As with Vermont Yankee, the auto industry enlisted its unionized work force in its “buy-a-Senator” campaign. I am ashamed of my union, the United Auto Workers, for falling for the industry malarkey that higher CAFE standards will cost autoworkers their jobs. What will cost them jobs is competition from the more fuel-efficient cars that the Japanese, Swedes, and Germans already have in production. The Big Three American automakers lost money during the 1970s when gas-efficient foreign imports flooded the country. American carmakers eventually caught up with the technology, but seem to have learned nothing about marketing cars in a more environmentally-conscious world.

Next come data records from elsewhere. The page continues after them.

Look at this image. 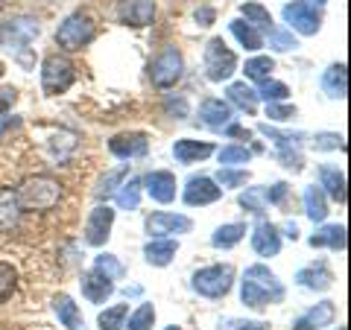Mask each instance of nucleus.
Returning <instances> with one entry per match:
<instances>
[{
    "label": "nucleus",
    "instance_id": "nucleus-55",
    "mask_svg": "<svg viewBox=\"0 0 351 330\" xmlns=\"http://www.w3.org/2000/svg\"><path fill=\"white\" fill-rule=\"evenodd\" d=\"M284 231H287V237H290V240L299 237V228H295V223H287V225H284Z\"/></svg>",
    "mask_w": 351,
    "mask_h": 330
},
{
    "label": "nucleus",
    "instance_id": "nucleus-58",
    "mask_svg": "<svg viewBox=\"0 0 351 330\" xmlns=\"http://www.w3.org/2000/svg\"><path fill=\"white\" fill-rule=\"evenodd\" d=\"M3 6H6V0H0V12H3Z\"/></svg>",
    "mask_w": 351,
    "mask_h": 330
},
{
    "label": "nucleus",
    "instance_id": "nucleus-50",
    "mask_svg": "<svg viewBox=\"0 0 351 330\" xmlns=\"http://www.w3.org/2000/svg\"><path fill=\"white\" fill-rule=\"evenodd\" d=\"M267 117L278 120V123H287V120L295 117V108L293 105H281V103H267Z\"/></svg>",
    "mask_w": 351,
    "mask_h": 330
},
{
    "label": "nucleus",
    "instance_id": "nucleus-45",
    "mask_svg": "<svg viewBox=\"0 0 351 330\" xmlns=\"http://www.w3.org/2000/svg\"><path fill=\"white\" fill-rule=\"evenodd\" d=\"M252 158V149L246 147H223L219 149V164H226V167H232V164H246Z\"/></svg>",
    "mask_w": 351,
    "mask_h": 330
},
{
    "label": "nucleus",
    "instance_id": "nucleus-33",
    "mask_svg": "<svg viewBox=\"0 0 351 330\" xmlns=\"http://www.w3.org/2000/svg\"><path fill=\"white\" fill-rule=\"evenodd\" d=\"M240 15H243L246 24H252L255 29H272L269 9H263L261 3H243V6H240Z\"/></svg>",
    "mask_w": 351,
    "mask_h": 330
},
{
    "label": "nucleus",
    "instance_id": "nucleus-24",
    "mask_svg": "<svg viewBox=\"0 0 351 330\" xmlns=\"http://www.w3.org/2000/svg\"><path fill=\"white\" fill-rule=\"evenodd\" d=\"M53 313L59 316V322L68 327V330H88L85 327V318L80 313V307L73 304L71 295H56V299H53Z\"/></svg>",
    "mask_w": 351,
    "mask_h": 330
},
{
    "label": "nucleus",
    "instance_id": "nucleus-7",
    "mask_svg": "<svg viewBox=\"0 0 351 330\" xmlns=\"http://www.w3.org/2000/svg\"><path fill=\"white\" fill-rule=\"evenodd\" d=\"M237 71V56L226 47L223 38H211L205 44V76L211 82H226L232 79V73Z\"/></svg>",
    "mask_w": 351,
    "mask_h": 330
},
{
    "label": "nucleus",
    "instance_id": "nucleus-57",
    "mask_svg": "<svg viewBox=\"0 0 351 330\" xmlns=\"http://www.w3.org/2000/svg\"><path fill=\"white\" fill-rule=\"evenodd\" d=\"M3 73H6V68H3V62H0V79H3Z\"/></svg>",
    "mask_w": 351,
    "mask_h": 330
},
{
    "label": "nucleus",
    "instance_id": "nucleus-23",
    "mask_svg": "<svg viewBox=\"0 0 351 330\" xmlns=\"http://www.w3.org/2000/svg\"><path fill=\"white\" fill-rule=\"evenodd\" d=\"M176 251H179V243H173L167 237H152L144 246V257H147L149 266H167V263L176 257Z\"/></svg>",
    "mask_w": 351,
    "mask_h": 330
},
{
    "label": "nucleus",
    "instance_id": "nucleus-1",
    "mask_svg": "<svg viewBox=\"0 0 351 330\" xmlns=\"http://www.w3.org/2000/svg\"><path fill=\"white\" fill-rule=\"evenodd\" d=\"M240 301L252 310H263L269 304L284 301V287L276 278V272L263 263H255L243 272V283H240Z\"/></svg>",
    "mask_w": 351,
    "mask_h": 330
},
{
    "label": "nucleus",
    "instance_id": "nucleus-52",
    "mask_svg": "<svg viewBox=\"0 0 351 330\" xmlns=\"http://www.w3.org/2000/svg\"><path fill=\"white\" fill-rule=\"evenodd\" d=\"M214 18H217V12H214L211 6L196 9V21H199V27H211V24H214Z\"/></svg>",
    "mask_w": 351,
    "mask_h": 330
},
{
    "label": "nucleus",
    "instance_id": "nucleus-8",
    "mask_svg": "<svg viewBox=\"0 0 351 330\" xmlns=\"http://www.w3.org/2000/svg\"><path fill=\"white\" fill-rule=\"evenodd\" d=\"M38 32H41V27L32 15H15V18H9L6 24H0V47L24 50L27 44L38 38Z\"/></svg>",
    "mask_w": 351,
    "mask_h": 330
},
{
    "label": "nucleus",
    "instance_id": "nucleus-4",
    "mask_svg": "<svg viewBox=\"0 0 351 330\" xmlns=\"http://www.w3.org/2000/svg\"><path fill=\"white\" fill-rule=\"evenodd\" d=\"M73 79H76V68L71 59H64L56 53V56H47L41 62V91L47 97L64 94L73 85Z\"/></svg>",
    "mask_w": 351,
    "mask_h": 330
},
{
    "label": "nucleus",
    "instance_id": "nucleus-41",
    "mask_svg": "<svg viewBox=\"0 0 351 330\" xmlns=\"http://www.w3.org/2000/svg\"><path fill=\"white\" fill-rule=\"evenodd\" d=\"M258 97H263L267 103H284L290 97V88L284 85V82H272V79H263L261 82V91Z\"/></svg>",
    "mask_w": 351,
    "mask_h": 330
},
{
    "label": "nucleus",
    "instance_id": "nucleus-43",
    "mask_svg": "<svg viewBox=\"0 0 351 330\" xmlns=\"http://www.w3.org/2000/svg\"><path fill=\"white\" fill-rule=\"evenodd\" d=\"M313 149L319 152H331V149H346V138L337 135V131H319L313 138Z\"/></svg>",
    "mask_w": 351,
    "mask_h": 330
},
{
    "label": "nucleus",
    "instance_id": "nucleus-59",
    "mask_svg": "<svg viewBox=\"0 0 351 330\" xmlns=\"http://www.w3.org/2000/svg\"><path fill=\"white\" fill-rule=\"evenodd\" d=\"M167 330H182V327H176V325H170V327H167Z\"/></svg>",
    "mask_w": 351,
    "mask_h": 330
},
{
    "label": "nucleus",
    "instance_id": "nucleus-56",
    "mask_svg": "<svg viewBox=\"0 0 351 330\" xmlns=\"http://www.w3.org/2000/svg\"><path fill=\"white\" fill-rule=\"evenodd\" d=\"M307 6H325V0H307Z\"/></svg>",
    "mask_w": 351,
    "mask_h": 330
},
{
    "label": "nucleus",
    "instance_id": "nucleus-17",
    "mask_svg": "<svg viewBox=\"0 0 351 330\" xmlns=\"http://www.w3.org/2000/svg\"><path fill=\"white\" fill-rule=\"evenodd\" d=\"M144 190L161 205H170L176 199V175L167 170H156L144 179Z\"/></svg>",
    "mask_w": 351,
    "mask_h": 330
},
{
    "label": "nucleus",
    "instance_id": "nucleus-27",
    "mask_svg": "<svg viewBox=\"0 0 351 330\" xmlns=\"http://www.w3.org/2000/svg\"><path fill=\"white\" fill-rule=\"evenodd\" d=\"M313 249H334V251H346V225H322L316 234L311 237Z\"/></svg>",
    "mask_w": 351,
    "mask_h": 330
},
{
    "label": "nucleus",
    "instance_id": "nucleus-46",
    "mask_svg": "<svg viewBox=\"0 0 351 330\" xmlns=\"http://www.w3.org/2000/svg\"><path fill=\"white\" fill-rule=\"evenodd\" d=\"M217 181L223 187H243L249 181V173L246 170H232V167H219Z\"/></svg>",
    "mask_w": 351,
    "mask_h": 330
},
{
    "label": "nucleus",
    "instance_id": "nucleus-3",
    "mask_svg": "<svg viewBox=\"0 0 351 330\" xmlns=\"http://www.w3.org/2000/svg\"><path fill=\"white\" fill-rule=\"evenodd\" d=\"M97 36V27H94V21L88 18L85 12H73L62 21V27L56 29V44L62 50H82L85 44H91Z\"/></svg>",
    "mask_w": 351,
    "mask_h": 330
},
{
    "label": "nucleus",
    "instance_id": "nucleus-13",
    "mask_svg": "<svg viewBox=\"0 0 351 330\" xmlns=\"http://www.w3.org/2000/svg\"><path fill=\"white\" fill-rule=\"evenodd\" d=\"M117 18H120V24L135 27V29L149 27L152 18H156V3H152V0H120Z\"/></svg>",
    "mask_w": 351,
    "mask_h": 330
},
{
    "label": "nucleus",
    "instance_id": "nucleus-18",
    "mask_svg": "<svg viewBox=\"0 0 351 330\" xmlns=\"http://www.w3.org/2000/svg\"><path fill=\"white\" fill-rule=\"evenodd\" d=\"M337 318V307L334 301H322V304H316L311 307L304 316H299L293 322V330H319V327H328Z\"/></svg>",
    "mask_w": 351,
    "mask_h": 330
},
{
    "label": "nucleus",
    "instance_id": "nucleus-21",
    "mask_svg": "<svg viewBox=\"0 0 351 330\" xmlns=\"http://www.w3.org/2000/svg\"><path fill=\"white\" fill-rule=\"evenodd\" d=\"M80 287H82V295L91 304H103L108 295L114 292V281H108L106 275H100V272H85Z\"/></svg>",
    "mask_w": 351,
    "mask_h": 330
},
{
    "label": "nucleus",
    "instance_id": "nucleus-20",
    "mask_svg": "<svg viewBox=\"0 0 351 330\" xmlns=\"http://www.w3.org/2000/svg\"><path fill=\"white\" fill-rule=\"evenodd\" d=\"M173 155L179 164H196V161H205L208 155H214V144H208V140L179 138L173 144Z\"/></svg>",
    "mask_w": 351,
    "mask_h": 330
},
{
    "label": "nucleus",
    "instance_id": "nucleus-36",
    "mask_svg": "<svg viewBox=\"0 0 351 330\" xmlns=\"http://www.w3.org/2000/svg\"><path fill=\"white\" fill-rule=\"evenodd\" d=\"M117 205L123 207V211H138V205H141V181L138 179H129L126 184H120Z\"/></svg>",
    "mask_w": 351,
    "mask_h": 330
},
{
    "label": "nucleus",
    "instance_id": "nucleus-9",
    "mask_svg": "<svg viewBox=\"0 0 351 330\" xmlns=\"http://www.w3.org/2000/svg\"><path fill=\"white\" fill-rule=\"evenodd\" d=\"M182 73H184V59H182V53L176 47H164L149 64V79H152L156 88H161V91L173 88L176 82L182 79Z\"/></svg>",
    "mask_w": 351,
    "mask_h": 330
},
{
    "label": "nucleus",
    "instance_id": "nucleus-14",
    "mask_svg": "<svg viewBox=\"0 0 351 330\" xmlns=\"http://www.w3.org/2000/svg\"><path fill=\"white\" fill-rule=\"evenodd\" d=\"M219 196H223V187H217V181L208 179V175H193L188 187H184V205H191V207L214 205Z\"/></svg>",
    "mask_w": 351,
    "mask_h": 330
},
{
    "label": "nucleus",
    "instance_id": "nucleus-31",
    "mask_svg": "<svg viewBox=\"0 0 351 330\" xmlns=\"http://www.w3.org/2000/svg\"><path fill=\"white\" fill-rule=\"evenodd\" d=\"M246 234V225L243 223H232V225H219L214 231V237H211V243L214 249H234L240 240H243Z\"/></svg>",
    "mask_w": 351,
    "mask_h": 330
},
{
    "label": "nucleus",
    "instance_id": "nucleus-6",
    "mask_svg": "<svg viewBox=\"0 0 351 330\" xmlns=\"http://www.w3.org/2000/svg\"><path fill=\"white\" fill-rule=\"evenodd\" d=\"M234 287V269L228 266H205L193 275V290L205 299H223Z\"/></svg>",
    "mask_w": 351,
    "mask_h": 330
},
{
    "label": "nucleus",
    "instance_id": "nucleus-48",
    "mask_svg": "<svg viewBox=\"0 0 351 330\" xmlns=\"http://www.w3.org/2000/svg\"><path fill=\"white\" fill-rule=\"evenodd\" d=\"M287 190H290V187H287V181H276V184H272V187H263V199H267L269 205H284V199H287Z\"/></svg>",
    "mask_w": 351,
    "mask_h": 330
},
{
    "label": "nucleus",
    "instance_id": "nucleus-16",
    "mask_svg": "<svg viewBox=\"0 0 351 330\" xmlns=\"http://www.w3.org/2000/svg\"><path fill=\"white\" fill-rule=\"evenodd\" d=\"M252 249L258 257H276L281 251V234L272 223H258L255 234H252Z\"/></svg>",
    "mask_w": 351,
    "mask_h": 330
},
{
    "label": "nucleus",
    "instance_id": "nucleus-54",
    "mask_svg": "<svg viewBox=\"0 0 351 330\" xmlns=\"http://www.w3.org/2000/svg\"><path fill=\"white\" fill-rule=\"evenodd\" d=\"M232 325H234L232 330H267L263 322H232Z\"/></svg>",
    "mask_w": 351,
    "mask_h": 330
},
{
    "label": "nucleus",
    "instance_id": "nucleus-60",
    "mask_svg": "<svg viewBox=\"0 0 351 330\" xmlns=\"http://www.w3.org/2000/svg\"><path fill=\"white\" fill-rule=\"evenodd\" d=\"M339 330H346V327H339Z\"/></svg>",
    "mask_w": 351,
    "mask_h": 330
},
{
    "label": "nucleus",
    "instance_id": "nucleus-37",
    "mask_svg": "<svg viewBox=\"0 0 351 330\" xmlns=\"http://www.w3.org/2000/svg\"><path fill=\"white\" fill-rule=\"evenodd\" d=\"M276 71V62H272L269 56H255V59H249L246 62V79H255V82H263V79H269V73Z\"/></svg>",
    "mask_w": 351,
    "mask_h": 330
},
{
    "label": "nucleus",
    "instance_id": "nucleus-29",
    "mask_svg": "<svg viewBox=\"0 0 351 330\" xmlns=\"http://www.w3.org/2000/svg\"><path fill=\"white\" fill-rule=\"evenodd\" d=\"M228 100H232L240 112H246V114L258 112V94L252 91L246 82H232V85H228Z\"/></svg>",
    "mask_w": 351,
    "mask_h": 330
},
{
    "label": "nucleus",
    "instance_id": "nucleus-53",
    "mask_svg": "<svg viewBox=\"0 0 351 330\" xmlns=\"http://www.w3.org/2000/svg\"><path fill=\"white\" fill-rule=\"evenodd\" d=\"M18 126H21V117H9V114H3V117H0V138H3L9 129H18Z\"/></svg>",
    "mask_w": 351,
    "mask_h": 330
},
{
    "label": "nucleus",
    "instance_id": "nucleus-2",
    "mask_svg": "<svg viewBox=\"0 0 351 330\" xmlns=\"http://www.w3.org/2000/svg\"><path fill=\"white\" fill-rule=\"evenodd\" d=\"M15 196L21 211H50L62 199V184L53 175H29L21 181Z\"/></svg>",
    "mask_w": 351,
    "mask_h": 330
},
{
    "label": "nucleus",
    "instance_id": "nucleus-19",
    "mask_svg": "<svg viewBox=\"0 0 351 330\" xmlns=\"http://www.w3.org/2000/svg\"><path fill=\"white\" fill-rule=\"evenodd\" d=\"M199 120L208 129L223 131L228 123H234V114H232V105L223 103V100H205L199 105Z\"/></svg>",
    "mask_w": 351,
    "mask_h": 330
},
{
    "label": "nucleus",
    "instance_id": "nucleus-39",
    "mask_svg": "<svg viewBox=\"0 0 351 330\" xmlns=\"http://www.w3.org/2000/svg\"><path fill=\"white\" fill-rule=\"evenodd\" d=\"M126 175H129V164H123V167H117V170H112V173H108L106 179L100 181V187H97L94 193L100 196V199H108V196H114V190L120 187V181H123Z\"/></svg>",
    "mask_w": 351,
    "mask_h": 330
},
{
    "label": "nucleus",
    "instance_id": "nucleus-44",
    "mask_svg": "<svg viewBox=\"0 0 351 330\" xmlns=\"http://www.w3.org/2000/svg\"><path fill=\"white\" fill-rule=\"evenodd\" d=\"M50 147H53V155H56L59 161H68V155L76 149V138L71 135V131H62V135L53 138Z\"/></svg>",
    "mask_w": 351,
    "mask_h": 330
},
{
    "label": "nucleus",
    "instance_id": "nucleus-5",
    "mask_svg": "<svg viewBox=\"0 0 351 330\" xmlns=\"http://www.w3.org/2000/svg\"><path fill=\"white\" fill-rule=\"evenodd\" d=\"M258 131L261 135H267L272 144H276V149H278V161L284 164L287 170H293V173H302V167H304V161H302V140H304V135H290V131H278V129H272L269 123H261L258 126Z\"/></svg>",
    "mask_w": 351,
    "mask_h": 330
},
{
    "label": "nucleus",
    "instance_id": "nucleus-10",
    "mask_svg": "<svg viewBox=\"0 0 351 330\" xmlns=\"http://www.w3.org/2000/svg\"><path fill=\"white\" fill-rule=\"evenodd\" d=\"M284 21L295 29L302 32V36H316L319 32V12H316L313 6H307L304 0H295V3H287L284 6Z\"/></svg>",
    "mask_w": 351,
    "mask_h": 330
},
{
    "label": "nucleus",
    "instance_id": "nucleus-28",
    "mask_svg": "<svg viewBox=\"0 0 351 330\" xmlns=\"http://www.w3.org/2000/svg\"><path fill=\"white\" fill-rule=\"evenodd\" d=\"M319 179H322L325 193L331 196L334 202L343 205L346 202V175L339 173L337 167H328V164H322V167H319Z\"/></svg>",
    "mask_w": 351,
    "mask_h": 330
},
{
    "label": "nucleus",
    "instance_id": "nucleus-40",
    "mask_svg": "<svg viewBox=\"0 0 351 330\" xmlns=\"http://www.w3.org/2000/svg\"><path fill=\"white\" fill-rule=\"evenodd\" d=\"M15 287H18V272L12 269V263H0V304L12 299Z\"/></svg>",
    "mask_w": 351,
    "mask_h": 330
},
{
    "label": "nucleus",
    "instance_id": "nucleus-12",
    "mask_svg": "<svg viewBox=\"0 0 351 330\" xmlns=\"http://www.w3.org/2000/svg\"><path fill=\"white\" fill-rule=\"evenodd\" d=\"M193 223L182 214H167V211H156L147 216V234L149 237H167V234H188Z\"/></svg>",
    "mask_w": 351,
    "mask_h": 330
},
{
    "label": "nucleus",
    "instance_id": "nucleus-38",
    "mask_svg": "<svg viewBox=\"0 0 351 330\" xmlns=\"http://www.w3.org/2000/svg\"><path fill=\"white\" fill-rule=\"evenodd\" d=\"M152 322H156V307L141 304L138 310L129 316V325H123V327L126 330H152Z\"/></svg>",
    "mask_w": 351,
    "mask_h": 330
},
{
    "label": "nucleus",
    "instance_id": "nucleus-42",
    "mask_svg": "<svg viewBox=\"0 0 351 330\" xmlns=\"http://www.w3.org/2000/svg\"><path fill=\"white\" fill-rule=\"evenodd\" d=\"M240 205L252 214H263L267 211V199H263V187H249L246 193H240Z\"/></svg>",
    "mask_w": 351,
    "mask_h": 330
},
{
    "label": "nucleus",
    "instance_id": "nucleus-26",
    "mask_svg": "<svg viewBox=\"0 0 351 330\" xmlns=\"http://www.w3.org/2000/svg\"><path fill=\"white\" fill-rule=\"evenodd\" d=\"M21 219V205L15 190H0V231H15Z\"/></svg>",
    "mask_w": 351,
    "mask_h": 330
},
{
    "label": "nucleus",
    "instance_id": "nucleus-35",
    "mask_svg": "<svg viewBox=\"0 0 351 330\" xmlns=\"http://www.w3.org/2000/svg\"><path fill=\"white\" fill-rule=\"evenodd\" d=\"M126 316H129V304H114L100 313L97 325H100V330H120L126 325Z\"/></svg>",
    "mask_w": 351,
    "mask_h": 330
},
{
    "label": "nucleus",
    "instance_id": "nucleus-25",
    "mask_svg": "<svg viewBox=\"0 0 351 330\" xmlns=\"http://www.w3.org/2000/svg\"><path fill=\"white\" fill-rule=\"evenodd\" d=\"M322 88L334 100H346V94H348V68L346 64H331V68L322 73Z\"/></svg>",
    "mask_w": 351,
    "mask_h": 330
},
{
    "label": "nucleus",
    "instance_id": "nucleus-22",
    "mask_svg": "<svg viewBox=\"0 0 351 330\" xmlns=\"http://www.w3.org/2000/svg\"><path fill=\"white\" fill-rule=\"evenodd\" d=\"M295 281H299L304 290L325 292L334 283V275H331V269H328L325 263H313V266H304L299 275H295Z\"/></svg>",
    "mask_w": 351,
    "mask_h": 330
},
{
    "label": "nucleus",
    "instance_id": "nucleus-51",
    "mask_svg": "<svg viewBox=\"0 0 351 330\" xmlns=\"http://www.w3.org/2000/svg\"><path fill=\"white\" fill-rule=\"evenodd\" d=\"M15 100H18V91H15V88H3V91H0V117L9 114V108H12Z\"/></svg>",
    "mask_w": 351,
    "mask_h": 330
},
{
    "label": "nucleus",
    "instance_id": "nucleus-11",
    "mask_svg": "<svg viewBox=\"0 0 351 330\" xmlns=\"http://www.w3.org/2000/svg\"><path fill=\"white\" fill-rule=\"evenodd\" d=\"M112 223H114V211L108 205H97L91 216H88L85 223V243L88 246H106L108 234H112Z\"/></svg>",
    "mask_w": 351,
    "mask_h": 330
},
{
    "label": "nucleus",
    "instance_id": "nucleus-47",
    "mask_svg": "<svg viewBox=\"0 0 351 330\" xmlns=\"http://www.w3.org/2000/svg\"><path fill=\"white\" fill-rule=\"evenodd\" d=\"M164 112H167L170 117H176V120H182V117H188V100H184V97L179 94V97H167V100H164Z\"/></svg>",
    "mask_w": 351,
    "mask_h": 330
},
{
    "label": "nucleus",
    "instance_id": "nucleus-15",
    "mask_svg": "<svg viewBox=\"0 0 351 330\" xmlns=\"http://www.w3.org/2000/svg\"><path fill=\"white\" fill-rule=\"evenodd\" d=\"M108 149H112V155L117 158H141V155H147V149H149V140L144 131H123V135H117L108 140Z\"/></svg>",
    "mask_w": 351,
    "mask_h": 330
},
{
    "label": "nucleus",
    "instance_id": "nucleus-49",
    "mask_svg": "<svg viewBox=\"0 0 351 330\" xmlns=\"http://www.w3.org/2000/svg\"><path fill=\"white\" fill-rule=\"evenodd\" d=\"M269 41H272V47L276 50H293V47H299L293 38V32H284V29H269Z\"/></svg>",
    "mask_w": 351,
    "mask_h": 330
},
{
    "label": "nucleus",
    "instance_id": "nucleus-32",
    "mask_svg": "<svg viewBox=\"0 0 351 330\" xmlns=\"http://www.w3.org/2000/svg\"><path fill=\"white\" fill-rule=\"evenodd\" d=\"M228 27H232L234 38H237L240 44H243L246 50H261V47H263V38H261V32H258L255 27H252V24H246L243 18H234V21H232V24H228Z\"/></svg>",
    "mask_w": 351,
    "mask_h": 330
},
{
    "label": "nucleus",
    "instance_id": "nucleus-34",
    "mask_svg": "<svg viewBox=\"0 0 351 330\" xmlns=\"http://www.w3.org/2000/svg\"><path fill=\"white\" fill-rule=\"evenodd\" d=\"M94 272L106 275L108 281H120V278L126 275V266H123V263H120L114 255H108V251H106V255H97V257H94Z\"/></svg>",
    "mask_w": 351,
    "mask_h": 330
},
{
    "label": "nucleus",
    "instance_id": "nucleus-30",
    "mask_svg": "<svg viewBox=\"0 0 351 330\" xmlns=\"http://www.w3.org/2000/svg\"><path fill=\"white\" fill-rule=\"evenodd\" d=\"M302 199H304V214H307V219H313V223H322V219L328 216V202H325V193H322L316 184L307 187Z\"/></svg>",
    "mask_w": 351,
    "mask_h": 330
}]
</instances>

Intertwined with the misdirection of environmental priorities is the problem of our corrupted democracy, and the cynicism it breeds. Wednesday’s passage of McCain-Feingold is a hopeful sign. While it’s a flawed bill that won’t stop the corrupting influence of campaign contributions (it will merely alter the way they are given), it does prove that campaign finance reform can win. A few days ago an ice-shelf the size of Rhode Island broke off from Antarctica, an environmental event unprecedented in modern times and a result, scientists say, of global warming. Can we hear the crackling of ice over the din of political noise and the jingling of money? As long as campaign contributions shape our political agenda, the ice will melt, the oceans will warm and rise with disastrous consequences, and we’ll continue to delude ourselves into thinking that nuclear energy is an ecologically-viable alternative to fossil fuels like coal and oil.